NCCN’s Care Management Model works collaboratively with healthcare providers, hospitals, and community organizations. We utilize evidence-based practices, tools and resources to support patients, no matter where they are on the care continuum. We use a team of highly skilled and experienced interdisciplinary health care professionals to provide complex care management services to patients in conjunction with their primary care providers and specialists. We understand the significant role that social determinants of health have on health outcomes and costs. Our care team assures that the patient is connected with the right service and educated on how to navigate the health care system to meet those needs.
The goal of NCCN’s Care Management program is to work directly with patients, their family and natural supports, providers and community-based organizations to address systemic barriers to total wellbeing and brighter futures through appropriate and targeted care management interventions. We strive to assure that patients receive the right care, in the right setting, at the right time, in the most cost-effective manner. To achieve this, we conduct a comprehensive assessment and develop and implement a care plan with performance goals, monitoring and follow-up.
Our program is a collaborative process of assessment, planning, education, coordination, monitoring, and evaluation of services to meet the patient and their family’s comprehensive health and social needs. Within a framework of cultural competency and professional excellence, our program uses a patient-centered, holistic approach that encourages self-care, integrates behavioral change science and principles, ensures safe transitions, links community resources and assists with navigating the health care system. The program also promotes quality outcomes and has established periodic assessments to measure and track the outcomes.

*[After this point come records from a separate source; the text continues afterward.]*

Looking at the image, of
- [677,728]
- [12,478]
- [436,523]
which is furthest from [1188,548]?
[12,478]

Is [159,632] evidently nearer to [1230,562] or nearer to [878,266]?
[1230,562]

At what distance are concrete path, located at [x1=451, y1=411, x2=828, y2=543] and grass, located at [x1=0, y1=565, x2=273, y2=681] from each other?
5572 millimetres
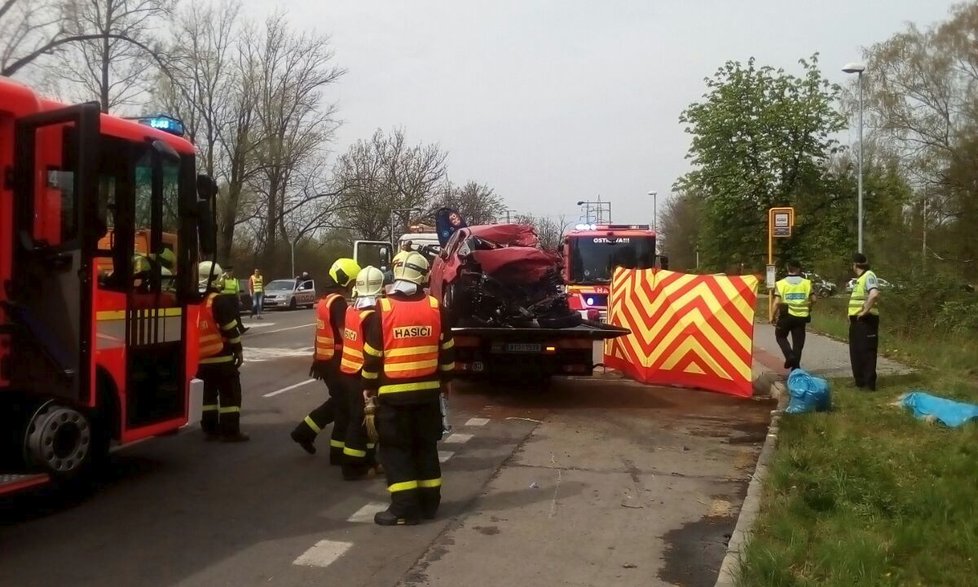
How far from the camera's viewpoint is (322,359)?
7777 millimetres

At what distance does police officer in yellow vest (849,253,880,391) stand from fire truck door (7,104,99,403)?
29.1 ft

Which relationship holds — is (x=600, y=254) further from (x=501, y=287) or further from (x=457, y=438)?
(x=457, y=438)

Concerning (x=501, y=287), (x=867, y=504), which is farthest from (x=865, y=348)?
(x=867, y=504)

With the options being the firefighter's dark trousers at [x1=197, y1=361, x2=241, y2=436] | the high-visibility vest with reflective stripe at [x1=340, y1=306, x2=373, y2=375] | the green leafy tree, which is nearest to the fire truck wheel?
the high-visibility vest with reflective stripe at [x1=340, y1=306, x2=373, y2=375]

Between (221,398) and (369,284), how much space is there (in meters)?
2.43

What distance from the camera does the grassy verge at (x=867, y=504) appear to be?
470 cm

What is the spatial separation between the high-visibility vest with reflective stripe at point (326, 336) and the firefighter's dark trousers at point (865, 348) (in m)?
6.76

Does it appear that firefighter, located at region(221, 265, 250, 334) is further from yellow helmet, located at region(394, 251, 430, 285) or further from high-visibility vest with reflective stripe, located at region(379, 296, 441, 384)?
high-visibility vest with reflective stripe, located at region(379, 296, 441, 384)

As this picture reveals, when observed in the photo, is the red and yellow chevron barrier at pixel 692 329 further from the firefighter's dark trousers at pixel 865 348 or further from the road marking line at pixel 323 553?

The roles of the Care Managers are consistent with those outlined in the CMSA Standards of Practice: assessment, care planning, facilitation, coordination, monitoring, evaluation, and advocacy. The program also follows the care management process detailed in the guidelines: patient identification and selection, assessment and problem/opportunity identification, development of care plan, implementation of interventions, monitoring and evaluation of progress, and closure of case management services.
We are committed to respecting patients’ rights who are receiving care management services, including confidentiality, privacy, and security of personally identifiable health information.

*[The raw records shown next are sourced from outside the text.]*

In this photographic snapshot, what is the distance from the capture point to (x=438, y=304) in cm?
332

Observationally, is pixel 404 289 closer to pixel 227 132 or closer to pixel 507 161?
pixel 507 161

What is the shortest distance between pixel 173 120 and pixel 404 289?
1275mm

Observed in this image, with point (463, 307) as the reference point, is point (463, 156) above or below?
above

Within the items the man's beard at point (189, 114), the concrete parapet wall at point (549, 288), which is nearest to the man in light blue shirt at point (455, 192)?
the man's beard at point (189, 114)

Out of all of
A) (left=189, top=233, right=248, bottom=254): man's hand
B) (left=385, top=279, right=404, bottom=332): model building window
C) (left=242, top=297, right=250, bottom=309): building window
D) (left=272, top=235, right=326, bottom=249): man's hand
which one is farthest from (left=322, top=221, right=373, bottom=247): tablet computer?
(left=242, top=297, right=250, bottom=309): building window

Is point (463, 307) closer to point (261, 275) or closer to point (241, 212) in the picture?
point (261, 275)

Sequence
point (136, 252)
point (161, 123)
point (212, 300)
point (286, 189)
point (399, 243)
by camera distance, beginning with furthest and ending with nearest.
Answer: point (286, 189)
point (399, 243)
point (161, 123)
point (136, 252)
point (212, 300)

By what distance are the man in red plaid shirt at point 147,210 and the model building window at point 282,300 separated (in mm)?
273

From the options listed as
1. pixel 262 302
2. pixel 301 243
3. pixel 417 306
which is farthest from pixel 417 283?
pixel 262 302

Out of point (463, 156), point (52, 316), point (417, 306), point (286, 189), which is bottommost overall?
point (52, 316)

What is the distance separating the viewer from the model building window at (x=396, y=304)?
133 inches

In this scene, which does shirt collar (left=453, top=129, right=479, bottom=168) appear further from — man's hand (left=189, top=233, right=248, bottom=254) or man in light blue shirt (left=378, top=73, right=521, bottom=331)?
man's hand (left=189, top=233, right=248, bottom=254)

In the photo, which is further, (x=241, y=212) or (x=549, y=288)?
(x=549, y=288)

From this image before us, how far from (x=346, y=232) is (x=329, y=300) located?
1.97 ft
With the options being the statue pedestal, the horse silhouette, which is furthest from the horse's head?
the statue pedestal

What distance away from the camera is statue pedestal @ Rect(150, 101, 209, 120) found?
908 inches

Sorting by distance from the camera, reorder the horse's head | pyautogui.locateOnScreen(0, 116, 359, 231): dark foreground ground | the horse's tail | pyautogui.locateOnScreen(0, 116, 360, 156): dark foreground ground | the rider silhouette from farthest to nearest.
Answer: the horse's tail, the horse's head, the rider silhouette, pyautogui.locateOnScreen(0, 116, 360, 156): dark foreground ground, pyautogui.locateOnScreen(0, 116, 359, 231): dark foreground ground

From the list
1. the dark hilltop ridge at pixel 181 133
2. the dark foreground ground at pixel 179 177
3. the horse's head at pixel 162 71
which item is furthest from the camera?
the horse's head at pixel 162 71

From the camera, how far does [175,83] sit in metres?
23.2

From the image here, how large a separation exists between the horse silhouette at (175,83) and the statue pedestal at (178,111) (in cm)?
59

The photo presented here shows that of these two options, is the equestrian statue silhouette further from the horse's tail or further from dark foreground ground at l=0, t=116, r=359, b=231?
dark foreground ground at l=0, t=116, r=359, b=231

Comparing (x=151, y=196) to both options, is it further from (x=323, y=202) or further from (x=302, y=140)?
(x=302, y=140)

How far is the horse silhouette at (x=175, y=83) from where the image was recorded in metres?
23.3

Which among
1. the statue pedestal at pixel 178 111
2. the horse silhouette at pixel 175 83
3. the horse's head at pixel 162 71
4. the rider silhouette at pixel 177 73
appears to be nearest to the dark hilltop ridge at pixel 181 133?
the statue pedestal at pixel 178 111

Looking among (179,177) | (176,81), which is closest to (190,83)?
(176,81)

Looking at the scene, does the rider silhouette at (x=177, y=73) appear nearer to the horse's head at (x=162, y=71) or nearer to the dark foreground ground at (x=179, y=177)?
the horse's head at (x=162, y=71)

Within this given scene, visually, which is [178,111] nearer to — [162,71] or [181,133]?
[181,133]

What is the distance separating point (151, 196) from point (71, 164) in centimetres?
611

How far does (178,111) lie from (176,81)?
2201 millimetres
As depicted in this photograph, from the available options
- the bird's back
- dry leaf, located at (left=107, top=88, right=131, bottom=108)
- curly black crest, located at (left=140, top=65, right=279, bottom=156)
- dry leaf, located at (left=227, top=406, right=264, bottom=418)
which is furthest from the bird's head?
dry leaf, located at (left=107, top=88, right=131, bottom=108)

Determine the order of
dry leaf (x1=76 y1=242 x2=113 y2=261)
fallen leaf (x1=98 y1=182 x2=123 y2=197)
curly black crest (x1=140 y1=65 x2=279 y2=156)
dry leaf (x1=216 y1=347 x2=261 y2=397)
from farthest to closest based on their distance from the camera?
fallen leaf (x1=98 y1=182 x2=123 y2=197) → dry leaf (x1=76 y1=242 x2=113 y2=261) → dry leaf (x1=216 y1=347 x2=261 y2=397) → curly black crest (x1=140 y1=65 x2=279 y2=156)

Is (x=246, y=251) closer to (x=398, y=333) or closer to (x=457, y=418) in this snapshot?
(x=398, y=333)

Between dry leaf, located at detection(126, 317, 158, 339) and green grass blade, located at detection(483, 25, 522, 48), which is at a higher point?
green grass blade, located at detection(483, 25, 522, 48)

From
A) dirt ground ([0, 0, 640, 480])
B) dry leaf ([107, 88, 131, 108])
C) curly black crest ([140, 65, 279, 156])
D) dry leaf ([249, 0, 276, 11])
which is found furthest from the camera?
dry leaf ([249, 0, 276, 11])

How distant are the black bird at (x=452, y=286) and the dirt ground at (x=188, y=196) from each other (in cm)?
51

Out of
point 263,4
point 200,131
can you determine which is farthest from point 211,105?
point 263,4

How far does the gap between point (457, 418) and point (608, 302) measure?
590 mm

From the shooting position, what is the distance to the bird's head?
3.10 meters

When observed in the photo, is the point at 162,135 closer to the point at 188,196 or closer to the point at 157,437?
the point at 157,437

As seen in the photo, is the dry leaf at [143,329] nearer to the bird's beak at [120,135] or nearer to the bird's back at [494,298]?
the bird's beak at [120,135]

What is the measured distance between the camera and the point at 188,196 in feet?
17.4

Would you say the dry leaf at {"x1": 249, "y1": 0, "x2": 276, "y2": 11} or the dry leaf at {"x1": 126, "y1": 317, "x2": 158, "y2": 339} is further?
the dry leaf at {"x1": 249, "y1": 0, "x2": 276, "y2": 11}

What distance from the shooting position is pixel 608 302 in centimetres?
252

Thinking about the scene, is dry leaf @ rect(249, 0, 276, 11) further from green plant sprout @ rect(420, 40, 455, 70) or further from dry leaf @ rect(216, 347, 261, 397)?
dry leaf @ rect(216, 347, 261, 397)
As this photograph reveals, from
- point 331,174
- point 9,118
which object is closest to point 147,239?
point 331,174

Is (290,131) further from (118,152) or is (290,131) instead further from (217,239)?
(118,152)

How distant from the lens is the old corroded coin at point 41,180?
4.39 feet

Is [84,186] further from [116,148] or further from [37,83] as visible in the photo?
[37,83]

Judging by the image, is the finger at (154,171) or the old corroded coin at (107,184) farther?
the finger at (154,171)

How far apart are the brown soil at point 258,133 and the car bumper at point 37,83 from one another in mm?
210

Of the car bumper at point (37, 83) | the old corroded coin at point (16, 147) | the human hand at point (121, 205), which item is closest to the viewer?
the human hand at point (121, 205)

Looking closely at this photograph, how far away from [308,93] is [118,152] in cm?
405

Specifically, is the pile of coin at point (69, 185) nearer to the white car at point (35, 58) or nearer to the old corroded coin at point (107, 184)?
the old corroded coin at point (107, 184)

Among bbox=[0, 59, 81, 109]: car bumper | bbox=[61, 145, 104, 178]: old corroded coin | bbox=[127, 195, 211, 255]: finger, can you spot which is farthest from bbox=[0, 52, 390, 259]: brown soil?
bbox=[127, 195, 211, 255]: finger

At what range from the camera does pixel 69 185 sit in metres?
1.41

We provide Patient Rights and Responsibilities documentation at enrollment into our care management programs and services. This includes but is not limited to; notification of privacy practices, complaint process, and being treated with courtesy and respect.
We safeguard protected health information from inappropriate release or disclosure by adopting policies and procedures that align with national, state, and local privacy practices, including but not limited to HIPAA Privacy Rule, HIPAA Security Rule, and HITECH Act.